Kann man somit einen Fehler des Arbeitsspeicher ausschließen??

Liebe Grüße
Jens


----------



## simpel1970 (20. Juni 2010)

*AW: Stop-Fehler 0x0000007f ... Ich weiß nicht weiter*

Versuche es noch mit dem tRFC0/1/2/3 auf [160ns]
Spannung der RAM auf 1,65V.


----------



## Iceman001 (20. Juni 2010)

*AW: Stop-Fehler 0x0000007f ... Ich weiß nicht weiter*

Leider gleicher Fehler immer noch.


----------



## Iceman001 (20. Juni 2010)

*AW: Stop-Fehler 0x0000007f ... Ich weiß nicht weiter*

Ich glaub ich muss mir mal anderen Ram besorgen und einfach mal testen obs hilft.


----------



## Otep (20. Juni 2010)

*AW: Stop-Fehler 0x0000007f ... Ich weiß nicht weiter*

Nun, einen Versuch wäre es wert... vielleicht hast du nen Kumpel von dem Du HW austesten kannst, dann musst Du nicht gleich neu kaufen


----------



## simpel1970 (20. Juni 2010)

*AW: Stop-Fehler 0x0000007f ... Ich weiß nicht weiter*

Ja, das wäre hilfreich.


----------



## Iceman001 (21. Juni 2010)

*AW: Stop-Fehler 0x0000007f ... Ich weiß nicht weiter*

Guten Morgen,
ich bekomme die Tage von einem Freund einen Riegel zum Testen. Hab gestern mal noch formatiert und Win7 neu drauf gemacht und im Moment läuft alles fehlerfrei, hab jetzt aber auch nur mein CAD Programm drauf gemacht. Wenn jetzt alles weiterhin ohne Probleme läuft, dann wars wohl wirklich ein Software/Treiber Porblem. Die Timings hab ich bei 9-9-9-24 1,5V gelassen.

Liebe Grüße
Jens


----------



## simpel1970 (21. Juni 2010)

*AW: Stop-Fehler 0x0000007f ... Ich weiß nicht weiter*

Dann drücke ich mal ganz fest die Daumen...


----------



## Iceman001 (25. Juni 2010)

*AW: Stop-Fehler 0x0000007f ... Ich weiß nicht weiter*

Dein Daumendrücker hat leider nicht geholfen. Hab auch mit dem neuen Ram einen Bluescreen.


----------



## Iceman001 (25. Juni 2010)

*AW: Stop-Fehler 0x0000007f ... Ich weiß nicht weiter*

Ich habe eben mal den Support von MIX-Computer.de angeschrieben und werden wohl den CPU und das Mainboard einschicken.
Vielen Dank für eure Bemühungen.

Liebe Grüße
Jens


----------



## simpel1970 (26. Juni 2010)

*AW: Stop-Fehler 0x0000007f ... Ich weiß nicht weiter*

Hast du den neuen RAM manuell eingestellt?
Kannst du noch mal die Screenshots von CPU-Z machen (Reiter Memory und SPD)?


----------



## V200 (12. Juli 2010)

*AW: Stop-Fehler 0x0000007f ... Ich weiß nicht weiter*

Hallo,

ich weis jetzt nicht ob das hilft aber ein Versuch ist es auf jedenfall wert.
Stell mal die energiesparfunktion in der systemsteuerung auf niemals. 

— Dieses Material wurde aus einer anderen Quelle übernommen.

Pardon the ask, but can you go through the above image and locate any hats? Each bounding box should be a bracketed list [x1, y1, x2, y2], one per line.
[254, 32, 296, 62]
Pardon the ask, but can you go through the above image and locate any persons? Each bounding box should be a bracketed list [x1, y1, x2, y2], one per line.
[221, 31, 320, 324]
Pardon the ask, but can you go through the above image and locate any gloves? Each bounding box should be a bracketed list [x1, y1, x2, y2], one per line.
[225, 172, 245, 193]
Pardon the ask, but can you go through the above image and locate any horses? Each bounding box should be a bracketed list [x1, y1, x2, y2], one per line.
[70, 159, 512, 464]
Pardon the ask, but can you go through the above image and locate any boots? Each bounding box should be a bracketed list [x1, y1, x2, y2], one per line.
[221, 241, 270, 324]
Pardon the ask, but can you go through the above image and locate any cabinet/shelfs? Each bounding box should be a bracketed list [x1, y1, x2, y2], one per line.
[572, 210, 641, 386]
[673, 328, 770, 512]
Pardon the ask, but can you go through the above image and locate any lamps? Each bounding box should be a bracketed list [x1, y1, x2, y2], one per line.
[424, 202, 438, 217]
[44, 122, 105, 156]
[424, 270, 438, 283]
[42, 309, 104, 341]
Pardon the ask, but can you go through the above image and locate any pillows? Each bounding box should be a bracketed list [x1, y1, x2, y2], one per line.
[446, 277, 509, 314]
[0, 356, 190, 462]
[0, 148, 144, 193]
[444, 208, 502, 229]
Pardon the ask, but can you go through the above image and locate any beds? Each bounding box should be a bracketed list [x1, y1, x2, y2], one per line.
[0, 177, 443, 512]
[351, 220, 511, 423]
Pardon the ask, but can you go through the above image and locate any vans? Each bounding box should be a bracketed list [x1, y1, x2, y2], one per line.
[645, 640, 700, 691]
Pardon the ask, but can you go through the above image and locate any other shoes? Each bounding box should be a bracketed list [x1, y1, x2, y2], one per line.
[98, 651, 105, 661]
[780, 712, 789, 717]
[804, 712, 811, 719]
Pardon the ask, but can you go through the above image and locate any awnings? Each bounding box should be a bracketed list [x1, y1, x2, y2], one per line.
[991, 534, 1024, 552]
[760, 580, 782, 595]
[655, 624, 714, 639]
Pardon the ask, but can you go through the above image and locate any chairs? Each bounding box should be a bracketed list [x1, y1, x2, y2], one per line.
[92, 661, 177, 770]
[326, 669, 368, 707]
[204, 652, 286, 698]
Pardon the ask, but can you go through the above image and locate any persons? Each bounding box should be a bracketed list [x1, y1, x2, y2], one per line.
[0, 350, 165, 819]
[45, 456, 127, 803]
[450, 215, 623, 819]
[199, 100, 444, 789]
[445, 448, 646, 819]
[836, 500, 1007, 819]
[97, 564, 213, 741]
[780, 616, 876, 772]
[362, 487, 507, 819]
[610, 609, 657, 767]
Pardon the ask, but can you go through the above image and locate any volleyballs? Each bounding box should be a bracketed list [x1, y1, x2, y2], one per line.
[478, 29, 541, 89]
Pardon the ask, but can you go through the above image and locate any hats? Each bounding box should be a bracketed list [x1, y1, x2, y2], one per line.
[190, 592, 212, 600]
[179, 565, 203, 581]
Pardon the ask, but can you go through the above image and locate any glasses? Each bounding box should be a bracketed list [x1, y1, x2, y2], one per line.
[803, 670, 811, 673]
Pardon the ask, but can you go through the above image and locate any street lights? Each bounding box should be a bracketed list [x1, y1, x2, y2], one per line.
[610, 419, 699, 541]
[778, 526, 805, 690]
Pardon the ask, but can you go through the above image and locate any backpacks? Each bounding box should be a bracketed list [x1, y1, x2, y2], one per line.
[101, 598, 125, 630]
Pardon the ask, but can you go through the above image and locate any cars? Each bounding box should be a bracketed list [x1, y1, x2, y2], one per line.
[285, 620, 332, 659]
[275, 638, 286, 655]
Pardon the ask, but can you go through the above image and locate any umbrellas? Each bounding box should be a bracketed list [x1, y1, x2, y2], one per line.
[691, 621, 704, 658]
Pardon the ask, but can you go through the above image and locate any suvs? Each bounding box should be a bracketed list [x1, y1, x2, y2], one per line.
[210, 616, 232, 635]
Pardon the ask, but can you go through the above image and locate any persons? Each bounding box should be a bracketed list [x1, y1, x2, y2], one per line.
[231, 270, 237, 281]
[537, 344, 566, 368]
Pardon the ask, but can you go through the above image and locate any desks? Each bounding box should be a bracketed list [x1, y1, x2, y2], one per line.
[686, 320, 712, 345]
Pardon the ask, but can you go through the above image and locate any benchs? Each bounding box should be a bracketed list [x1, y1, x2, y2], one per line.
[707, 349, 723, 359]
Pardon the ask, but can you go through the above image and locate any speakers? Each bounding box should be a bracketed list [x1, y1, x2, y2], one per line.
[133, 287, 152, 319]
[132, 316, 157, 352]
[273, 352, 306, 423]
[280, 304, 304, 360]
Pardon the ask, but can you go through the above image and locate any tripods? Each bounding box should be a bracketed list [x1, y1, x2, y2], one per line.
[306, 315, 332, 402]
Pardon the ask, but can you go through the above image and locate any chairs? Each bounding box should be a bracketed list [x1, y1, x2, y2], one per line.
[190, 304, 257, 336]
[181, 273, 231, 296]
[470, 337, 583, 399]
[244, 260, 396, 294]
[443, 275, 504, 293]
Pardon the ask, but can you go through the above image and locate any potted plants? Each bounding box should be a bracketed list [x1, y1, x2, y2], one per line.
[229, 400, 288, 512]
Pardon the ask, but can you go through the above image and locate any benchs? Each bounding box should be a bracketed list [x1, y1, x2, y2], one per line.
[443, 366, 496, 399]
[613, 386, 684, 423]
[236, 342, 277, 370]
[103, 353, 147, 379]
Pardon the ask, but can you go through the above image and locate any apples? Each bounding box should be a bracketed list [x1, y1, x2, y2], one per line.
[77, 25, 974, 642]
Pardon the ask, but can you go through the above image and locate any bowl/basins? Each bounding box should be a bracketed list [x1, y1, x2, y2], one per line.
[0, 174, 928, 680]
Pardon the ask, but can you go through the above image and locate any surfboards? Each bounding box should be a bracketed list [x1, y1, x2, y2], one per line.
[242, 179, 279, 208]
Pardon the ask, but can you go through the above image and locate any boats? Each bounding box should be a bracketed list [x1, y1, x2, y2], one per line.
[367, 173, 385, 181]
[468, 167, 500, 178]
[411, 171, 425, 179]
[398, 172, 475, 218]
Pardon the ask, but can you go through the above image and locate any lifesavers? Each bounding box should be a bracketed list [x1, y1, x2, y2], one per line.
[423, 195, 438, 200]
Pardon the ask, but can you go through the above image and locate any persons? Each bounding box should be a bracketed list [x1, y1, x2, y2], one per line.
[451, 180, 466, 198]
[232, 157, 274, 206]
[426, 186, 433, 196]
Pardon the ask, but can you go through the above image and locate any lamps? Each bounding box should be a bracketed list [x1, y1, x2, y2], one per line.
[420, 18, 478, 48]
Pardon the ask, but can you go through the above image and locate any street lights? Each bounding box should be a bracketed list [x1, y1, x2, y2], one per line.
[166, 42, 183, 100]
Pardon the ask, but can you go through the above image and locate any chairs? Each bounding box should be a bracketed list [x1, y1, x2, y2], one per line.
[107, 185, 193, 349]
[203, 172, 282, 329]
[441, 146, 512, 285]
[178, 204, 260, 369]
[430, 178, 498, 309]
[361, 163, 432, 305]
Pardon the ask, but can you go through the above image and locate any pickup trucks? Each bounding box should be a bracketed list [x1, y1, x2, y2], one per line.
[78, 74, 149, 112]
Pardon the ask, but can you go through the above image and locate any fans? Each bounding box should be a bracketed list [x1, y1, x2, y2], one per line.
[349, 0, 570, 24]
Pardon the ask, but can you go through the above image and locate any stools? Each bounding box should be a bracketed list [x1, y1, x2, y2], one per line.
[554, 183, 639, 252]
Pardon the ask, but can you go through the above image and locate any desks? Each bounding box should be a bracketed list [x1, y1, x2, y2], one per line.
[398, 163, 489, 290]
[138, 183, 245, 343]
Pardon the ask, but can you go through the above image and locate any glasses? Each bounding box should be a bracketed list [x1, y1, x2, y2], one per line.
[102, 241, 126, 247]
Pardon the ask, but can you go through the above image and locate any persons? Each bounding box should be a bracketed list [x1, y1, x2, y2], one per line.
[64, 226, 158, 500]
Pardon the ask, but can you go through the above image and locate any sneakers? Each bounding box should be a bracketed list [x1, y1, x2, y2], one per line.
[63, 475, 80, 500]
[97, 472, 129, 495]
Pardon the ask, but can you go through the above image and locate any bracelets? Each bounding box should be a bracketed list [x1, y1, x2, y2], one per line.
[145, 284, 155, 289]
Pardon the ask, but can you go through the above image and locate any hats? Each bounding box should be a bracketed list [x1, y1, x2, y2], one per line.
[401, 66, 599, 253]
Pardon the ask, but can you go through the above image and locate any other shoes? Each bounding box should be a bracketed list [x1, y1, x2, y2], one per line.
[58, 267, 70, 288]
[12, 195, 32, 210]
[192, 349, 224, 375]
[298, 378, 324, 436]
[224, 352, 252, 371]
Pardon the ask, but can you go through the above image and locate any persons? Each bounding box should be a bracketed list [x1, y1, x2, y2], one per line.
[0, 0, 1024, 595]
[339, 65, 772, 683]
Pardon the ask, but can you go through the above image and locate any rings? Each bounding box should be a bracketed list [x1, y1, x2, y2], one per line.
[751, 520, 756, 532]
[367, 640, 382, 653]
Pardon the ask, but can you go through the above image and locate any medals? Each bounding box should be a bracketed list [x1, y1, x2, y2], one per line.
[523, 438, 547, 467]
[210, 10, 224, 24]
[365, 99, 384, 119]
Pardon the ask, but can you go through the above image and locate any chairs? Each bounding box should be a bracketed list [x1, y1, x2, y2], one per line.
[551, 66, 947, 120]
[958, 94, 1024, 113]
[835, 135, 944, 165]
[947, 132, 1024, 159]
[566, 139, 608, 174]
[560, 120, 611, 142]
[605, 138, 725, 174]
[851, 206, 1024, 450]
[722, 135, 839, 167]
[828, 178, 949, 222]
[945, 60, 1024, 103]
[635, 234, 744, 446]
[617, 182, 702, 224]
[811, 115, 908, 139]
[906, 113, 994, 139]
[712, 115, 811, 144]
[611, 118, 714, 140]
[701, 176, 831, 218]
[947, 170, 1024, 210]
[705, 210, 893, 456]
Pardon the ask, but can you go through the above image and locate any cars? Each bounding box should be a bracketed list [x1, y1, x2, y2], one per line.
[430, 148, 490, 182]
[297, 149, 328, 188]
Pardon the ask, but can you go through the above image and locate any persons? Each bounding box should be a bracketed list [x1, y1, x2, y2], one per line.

Hatte den selben Fehler auch bei meinem 2. PC. Seit ich das ausgeschaltet hab, kommt der stop Fehler nicht mehr.

Ich hoffe dass es dir weiter hilft....

Gruss V200


----------



## Sageoflatnam (13. Juli 2010)

*AW: Stop-Fehler 0x0000007f ... Ich weiß nicht weiter*

Hi,

würd mich auch mal interessieren was da hilft bzw. Dir geholfen hat. Ich hab bei nem Auftragsrechner genau den gleichen Fehler, bin schon am verzweifeln . Das System stürzt auch nicht nachvollziehbar ab, mal beim Arbeiten, mal einfach aufm Desktop beim Nixtun...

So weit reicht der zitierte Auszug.